Exercise brief: The required output consists solely of the lines from the line containing "Among green lawn" through the end of the records, copied exactly.

Material supplied:
:::::

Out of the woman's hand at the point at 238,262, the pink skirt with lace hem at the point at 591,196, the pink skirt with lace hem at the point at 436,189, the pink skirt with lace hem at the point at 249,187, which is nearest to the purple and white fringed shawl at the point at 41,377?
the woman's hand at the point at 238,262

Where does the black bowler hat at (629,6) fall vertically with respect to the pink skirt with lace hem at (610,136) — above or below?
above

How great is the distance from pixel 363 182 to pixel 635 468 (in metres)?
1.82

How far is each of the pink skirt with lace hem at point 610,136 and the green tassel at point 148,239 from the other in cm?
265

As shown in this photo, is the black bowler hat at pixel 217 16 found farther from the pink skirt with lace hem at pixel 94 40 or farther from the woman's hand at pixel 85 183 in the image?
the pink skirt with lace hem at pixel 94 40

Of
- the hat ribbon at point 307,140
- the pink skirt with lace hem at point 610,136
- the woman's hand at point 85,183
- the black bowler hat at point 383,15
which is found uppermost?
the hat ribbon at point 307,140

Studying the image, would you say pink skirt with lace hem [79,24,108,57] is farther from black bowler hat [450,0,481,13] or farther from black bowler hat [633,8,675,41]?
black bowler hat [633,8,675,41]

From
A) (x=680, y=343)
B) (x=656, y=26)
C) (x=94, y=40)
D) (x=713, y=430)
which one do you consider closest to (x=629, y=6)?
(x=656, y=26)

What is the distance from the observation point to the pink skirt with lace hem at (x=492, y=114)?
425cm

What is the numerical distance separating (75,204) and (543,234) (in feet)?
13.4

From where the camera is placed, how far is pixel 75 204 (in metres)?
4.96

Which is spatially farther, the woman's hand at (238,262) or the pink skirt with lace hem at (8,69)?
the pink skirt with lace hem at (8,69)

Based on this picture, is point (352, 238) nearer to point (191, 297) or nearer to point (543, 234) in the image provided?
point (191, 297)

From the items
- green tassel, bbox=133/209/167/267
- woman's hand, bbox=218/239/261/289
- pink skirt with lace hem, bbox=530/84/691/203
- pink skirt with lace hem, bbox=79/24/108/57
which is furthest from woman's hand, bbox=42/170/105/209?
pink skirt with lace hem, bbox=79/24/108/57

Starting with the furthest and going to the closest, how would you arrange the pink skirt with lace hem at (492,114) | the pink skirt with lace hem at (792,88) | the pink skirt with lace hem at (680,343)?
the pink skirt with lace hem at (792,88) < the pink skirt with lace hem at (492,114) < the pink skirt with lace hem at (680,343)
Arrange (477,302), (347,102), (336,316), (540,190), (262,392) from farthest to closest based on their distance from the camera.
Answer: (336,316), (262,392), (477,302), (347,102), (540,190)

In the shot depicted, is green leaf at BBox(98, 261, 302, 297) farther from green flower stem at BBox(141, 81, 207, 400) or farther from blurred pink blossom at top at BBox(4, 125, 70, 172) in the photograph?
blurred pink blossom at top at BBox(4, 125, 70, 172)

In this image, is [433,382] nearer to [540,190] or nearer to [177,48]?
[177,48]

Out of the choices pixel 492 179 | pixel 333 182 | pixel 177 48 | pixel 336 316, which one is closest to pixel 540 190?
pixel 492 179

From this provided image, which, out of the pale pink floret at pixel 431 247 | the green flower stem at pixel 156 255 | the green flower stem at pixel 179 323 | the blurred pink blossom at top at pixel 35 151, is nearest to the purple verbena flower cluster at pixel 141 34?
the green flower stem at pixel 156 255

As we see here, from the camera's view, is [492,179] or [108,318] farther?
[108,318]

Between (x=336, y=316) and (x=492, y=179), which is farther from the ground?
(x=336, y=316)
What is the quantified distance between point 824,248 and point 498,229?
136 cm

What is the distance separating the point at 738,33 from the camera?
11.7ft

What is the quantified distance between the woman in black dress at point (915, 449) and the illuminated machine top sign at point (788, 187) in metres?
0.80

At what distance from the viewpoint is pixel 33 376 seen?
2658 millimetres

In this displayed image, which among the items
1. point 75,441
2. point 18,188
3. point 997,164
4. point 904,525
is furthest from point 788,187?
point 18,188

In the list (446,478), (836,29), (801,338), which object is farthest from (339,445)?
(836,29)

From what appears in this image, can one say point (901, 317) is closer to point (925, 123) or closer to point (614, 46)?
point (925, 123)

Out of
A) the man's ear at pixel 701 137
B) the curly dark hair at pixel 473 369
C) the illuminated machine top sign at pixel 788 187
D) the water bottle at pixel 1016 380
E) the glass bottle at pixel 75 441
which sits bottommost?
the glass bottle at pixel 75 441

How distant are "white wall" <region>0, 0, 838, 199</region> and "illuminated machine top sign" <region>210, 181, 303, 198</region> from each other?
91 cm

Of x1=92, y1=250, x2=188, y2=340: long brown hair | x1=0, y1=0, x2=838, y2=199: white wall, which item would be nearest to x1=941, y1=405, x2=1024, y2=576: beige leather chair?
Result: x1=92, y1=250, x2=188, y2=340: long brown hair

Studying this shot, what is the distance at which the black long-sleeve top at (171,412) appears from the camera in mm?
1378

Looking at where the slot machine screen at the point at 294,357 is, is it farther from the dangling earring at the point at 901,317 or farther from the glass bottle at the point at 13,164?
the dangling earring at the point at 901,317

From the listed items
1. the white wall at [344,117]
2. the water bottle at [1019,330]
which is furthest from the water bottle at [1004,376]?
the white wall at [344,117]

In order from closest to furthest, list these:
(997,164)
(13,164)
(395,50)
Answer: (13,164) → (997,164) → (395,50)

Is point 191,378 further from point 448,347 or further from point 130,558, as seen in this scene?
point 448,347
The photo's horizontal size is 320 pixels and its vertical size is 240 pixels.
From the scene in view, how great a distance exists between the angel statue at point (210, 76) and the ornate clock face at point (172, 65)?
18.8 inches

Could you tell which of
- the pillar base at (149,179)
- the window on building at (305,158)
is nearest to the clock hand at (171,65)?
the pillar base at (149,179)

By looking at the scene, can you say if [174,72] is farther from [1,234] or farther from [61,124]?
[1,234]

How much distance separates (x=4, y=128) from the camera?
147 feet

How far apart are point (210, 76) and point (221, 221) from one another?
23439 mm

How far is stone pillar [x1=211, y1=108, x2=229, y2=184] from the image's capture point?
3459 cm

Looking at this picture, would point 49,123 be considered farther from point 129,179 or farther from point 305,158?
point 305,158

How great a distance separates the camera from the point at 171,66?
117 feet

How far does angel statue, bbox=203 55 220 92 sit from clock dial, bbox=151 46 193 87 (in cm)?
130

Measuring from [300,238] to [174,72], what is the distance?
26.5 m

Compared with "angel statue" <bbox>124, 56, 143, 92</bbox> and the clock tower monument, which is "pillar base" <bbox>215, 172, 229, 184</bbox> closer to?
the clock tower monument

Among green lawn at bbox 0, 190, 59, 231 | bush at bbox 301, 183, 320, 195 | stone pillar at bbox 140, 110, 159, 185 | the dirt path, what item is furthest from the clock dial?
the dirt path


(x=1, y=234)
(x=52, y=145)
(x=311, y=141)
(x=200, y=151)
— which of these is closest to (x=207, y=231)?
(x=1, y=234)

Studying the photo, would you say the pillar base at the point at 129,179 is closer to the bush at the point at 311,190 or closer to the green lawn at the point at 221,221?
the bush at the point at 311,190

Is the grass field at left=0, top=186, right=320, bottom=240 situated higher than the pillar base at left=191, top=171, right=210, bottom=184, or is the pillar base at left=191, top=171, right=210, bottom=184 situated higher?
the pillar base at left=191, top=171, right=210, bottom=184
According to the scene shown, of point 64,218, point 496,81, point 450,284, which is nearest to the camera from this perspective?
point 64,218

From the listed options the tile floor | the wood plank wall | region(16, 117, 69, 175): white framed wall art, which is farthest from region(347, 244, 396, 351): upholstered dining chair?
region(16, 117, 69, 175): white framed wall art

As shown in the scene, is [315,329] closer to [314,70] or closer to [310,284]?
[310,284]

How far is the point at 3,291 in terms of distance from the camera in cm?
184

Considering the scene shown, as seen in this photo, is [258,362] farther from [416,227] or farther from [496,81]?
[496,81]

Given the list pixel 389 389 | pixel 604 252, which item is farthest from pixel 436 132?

:::::

Output of the task:
Among green lawn at bbox 0, 190, 59, 231 | bush at bbox 301, 183, 320, 195 | stone pillar at bbox 140, 110, 159, 185 | the dirt path, what item is furthest from the clock dial?
the dirt path


(x=1, y=234)
(x=52, y=145)
(x=311, y=141)
(x=200, y=151)
— which of these is closest to (x=207, y=231)?
(x=1, y=234)

Studying the photo, would you say the pillar base at the point at 129,179 is closer to the bush at the point at 311,190 or closer to the green lawn at the point at 221,221?
the bush at the point at 311,190

Is the grass field at left=0, top=186, right=320, bottom=240 situated higher than the pillar base at left=191, top=171, right=210, bottom=184, or is the pillar base at left=191, top=171, right=210, bottom=184 situated higher?
the pillar base at left=191, top=171, right=210, bottom=184
According to the scene shown, of point 64,218, point 496,81, point 450,284, which is nearest to the camera from this perspective?
point 64,218

From the listed options the tile floor | the wood plank wall | region(16, 117, 69, 175): white framed wall art, which is farthest from region(347, 244, 396, 351): upholstered dining chair?
region(16, 117, 69, 175): white framed wall art

As shown in the scene, is [315,329] closer to [314,70] or closer to [310,284]?
[310,284]

How far is the point at 3,291 in terms of distance from the camera in cm?
184

Considering the scene shown, as seen in this photo, is [258,362] farther from [416,227] or farther from [496,81]?
[496,81]

Given the list pixel 389 389 | pixel 604 252, which item is farthest from pixel 436 132?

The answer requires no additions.